Doğru saydıysam 170 dize...
Aşka çıkan 170 basmak...
Bir şiir (Naât) bu kadar mı güzel, bu kadar mı derin yazılır.Malum şairin ''Yağmur'' diye hitap ettiği, Alemlerin Övüncü (sav) Efendimiz...
Sizler için seçtiğim dizeleri şairin hoş görüsüne sığınarak (belki bütünlüğü,orijinalitesi zedelenecek) aşağıya alıyorum.
Dursun Ali Erzincanlı'da yine kendisine has o güzel üslubu ile seslendirmiş. Şiir çok uzun olduğu için,sesli dinlemede dikkat kaybolması yaşanıyor.

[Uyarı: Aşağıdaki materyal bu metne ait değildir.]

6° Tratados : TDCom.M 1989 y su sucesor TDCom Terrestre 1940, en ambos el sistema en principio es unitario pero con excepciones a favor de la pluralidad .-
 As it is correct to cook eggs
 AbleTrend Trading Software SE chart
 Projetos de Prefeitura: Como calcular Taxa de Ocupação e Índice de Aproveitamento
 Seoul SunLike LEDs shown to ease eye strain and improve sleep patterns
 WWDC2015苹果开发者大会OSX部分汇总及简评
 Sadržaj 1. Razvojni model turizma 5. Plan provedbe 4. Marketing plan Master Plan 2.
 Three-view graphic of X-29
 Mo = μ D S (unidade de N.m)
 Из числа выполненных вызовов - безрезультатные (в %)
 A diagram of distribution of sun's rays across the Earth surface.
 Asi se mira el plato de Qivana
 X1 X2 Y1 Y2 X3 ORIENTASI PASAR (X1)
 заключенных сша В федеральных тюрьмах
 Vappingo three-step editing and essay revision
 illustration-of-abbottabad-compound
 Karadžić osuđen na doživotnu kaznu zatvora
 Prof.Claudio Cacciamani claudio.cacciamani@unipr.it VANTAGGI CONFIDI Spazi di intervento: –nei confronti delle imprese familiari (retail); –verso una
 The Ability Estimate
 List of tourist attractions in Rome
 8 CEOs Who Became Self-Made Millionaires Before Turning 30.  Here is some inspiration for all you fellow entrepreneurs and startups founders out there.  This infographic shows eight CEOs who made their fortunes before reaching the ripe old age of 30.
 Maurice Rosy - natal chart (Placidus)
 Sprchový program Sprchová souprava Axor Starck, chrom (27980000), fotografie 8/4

En iyisi siz, sizler için seçtiğim kısımları atlamadan,duya duya,sindire sindire bir güzel okuyup, gününüzü bereketlendirip, güzelleştirin :
Yağmur, seni bekleyen bir taş da ben olsaydım
Çölde seni özleyen bir kuş da ben olsaydım
Dokunduğun küçük bir nakış da ben olsaydım
Keşke bir gölge kadar yakınında dursaydım
O mücella çehreni izleseydim ebedi
Sana sırılsıklam bir bakış da ben olsaydım
Senden bir kıvılcımın, süreyya bir şulenin
Tarasaydım bengisu fışkıran kakülünü
Uğrunda koparılan bir baş da ben olsaydım
Sensizlik depremiyle hancı düştü; han düştü
Mazluma sürgün evi; zalime cihan düştü
Sana meftun ve hayran, sana ram olanlara
Bir bela tünelinde ağır imtihan düştü
Badiye yaylasında koklasaydım izini
Kefenimi biçseydi Ebva'da esen rüzgar
Seninle yıkasaydım acılar dehlizini
Ne kaderi suçlamak kalırdı ne intihar
Üstüne pırıl pırıl damladığın bir kaya
Bir hurma çekirdeği tercihimdir dünyaya
Bahira'dan süzülen bir yaş da ben olsaydım
Firakınla kavrulur çölde kum taneleri
Ahuların içinde sevdan akkor gibidir
Okşadığın bir parça kumaş da ben olsaydım
Yağmur, duysam içimin göklerinden sesini
Senin için görülen bir düş de ben olsaydim
Ayrılığın bağrımda büyüyen bir yaradır
Seni hissetmeyen kalp, kapısız zindan olur
Sensiz doğrular eğri; beyaz bile karadır
Sesini duymayanlar girdabında boğulur
Saatlerin ardında hep kendimi aradim
Bir melal zincirine takıldı parmaklarım
Yeryüzünde seni bir görmüş de ben olsaydım
Ay gibisin; güneşler parlıyor gözlerinde
Senin tutkunla mecnun geziyor güneş ve ay
Her damla bir yıldızı süslüyor göklerinde
Sümeyra'yı arıyor her damlada bir saray
Tohumlar ve iklimler senindir; mevsim senin
Mekanın fırçasında solmayan resim senin
Yağmur, birgün elimi ellerinde bulsaydım
Güzellik şahikası gülümserdi yüzüme
Senin visalinle bir gülmüş de ben olsaydım
İçimde hicranınla tutuşuyor nağmeler
Sendendir eskimeyen cevheri efkarımın
Nazarın ok misali karanlıkları deler
Bir hüzün ülkesine gömülüp kaldı adım
Kapanıyor yüzüme aralanan kapılar
Sana hicret eden bir Kureyş de ben olsaydım
Anneler çocuklara hep seni içirecek
Yağmur, seninle biter susuzluğu evrenin
Sana mü'mindir sema; sana muhtaçtır zemin
Batılı yıkmak için kuşandığın kılıcın
Kabzasında bir dirhem gümüş de ben olsaydım
İnsanlık bahçemize sensizlik hazan düştü.